Aber es gibt nicht nur Ungewissheit, sondern auch gewisse Gesetzmäßigkeiten und Erfahrungen im Kampf um den Wahlsieg. Unser Experte Dr. Hans-Peter Bartels hat ein paar davon zusammengestellt. Sie erscheinen in den kommenden Wochen als dreiteilige Serie auf cicero.de. Bartels ist Politikwissenschaftler und Journalist. Er war selbst von 1998 bis 2015 SPD-Bundestagsabgeordneter, fünfmal direkt gewählt, danach bis 2020 Wehrbeauftragter des Deutschen Bundestages. In diversen Veröffentlichungen hat er sich mit Funktionsweise und Fehlentwicklungen des politischen Betriebs in Deutschland beschäftigt, zuletzt erschien von ihm 2021 „Unsere Demokratie“ (Dietz-Verlag).

Genialer Wahlkampf kann den Unterschied machen. Man weiss es vorher nicht. Die Ausgangslage mag aussichtslos erscheinen – und dann versinkt die Konkurrenz in einer Parteispendenaffäre, dann kommt das Elbehochwasser, kommt die Absage an ein militärisches Abenteuer der USA, dann lacht der Gegenkandidat an unpassender Stelle. Auf einmal könnte alles sich drehen. Wenn man die Gelegenheit nutzt.

Dinge geschehen. Von Harold Macmillan, dem früheren britischen Premierminister, ist eine unschlagbare Antwort überliefert auf die Frage, was das Schicksal seiner konservativen Regierung entscheide. Er sagte: „Events, dear boy, events!“ Ereignisse. Und Olaf Scholz sagte einmal, und zwar bevor er zum Kanzlerkandidaten der SPD erwählt worden war, der „richtige“ Kandidat könne einen Unterschied von 10 Prozentpunkten ausmachen. Was er dann selbst bewies.

Also, darauf kommt es an: auf Events, den richtigen Kandidaten – und natürlich auf eine Wahlkampagne, die wirkt.
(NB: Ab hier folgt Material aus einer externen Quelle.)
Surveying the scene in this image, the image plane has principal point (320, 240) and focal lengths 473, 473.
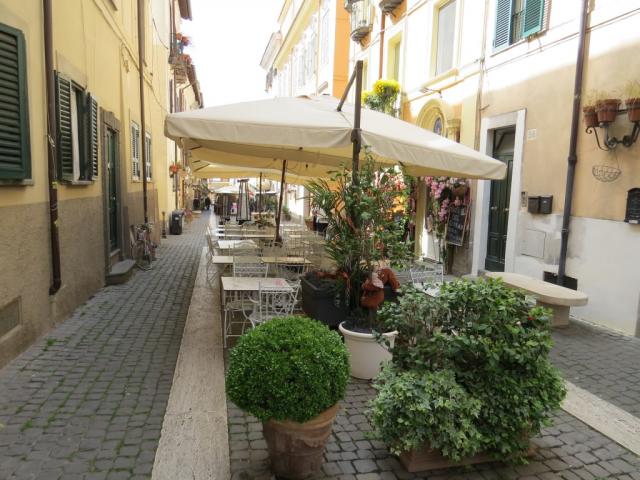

Dabei geht es einerseits um die lange vorbereitete Parteiwerbung, um Farben, Slogans, Plakate, Flyer, Symbole (Merkel-Raute!), die Inszenierung der Spitzenkandidaten-Person. Und andererseits um die Reaktionsfähigkeit, die Schlagfertigkeit, wenn etwas passiert.

Das klang weltfremd

Legendär wurden Gerhard Schröders hohntriefende Zitate über einen „Professor aus Heidelberg“, den hochangesehenen Verfassungsjuristen Paul Kirchhof, der als Mitglied in Angela Merkels erstem Kompetenzteam eines Tages öffentlich Steuerberechnungen für Mütter „mit 1,3 Kindern“ angestellt hatte. Das klang weltfremd, von oben herab, professoral: fortan ein Running Gag bei allen Schröder-Auftritten. Fast hätte der kämpfende Kanzler die vorgezogene Wahl 2005 doch noch gewonnen. Union und SPD trennte am Schluss gerade ein Prozentpunkt.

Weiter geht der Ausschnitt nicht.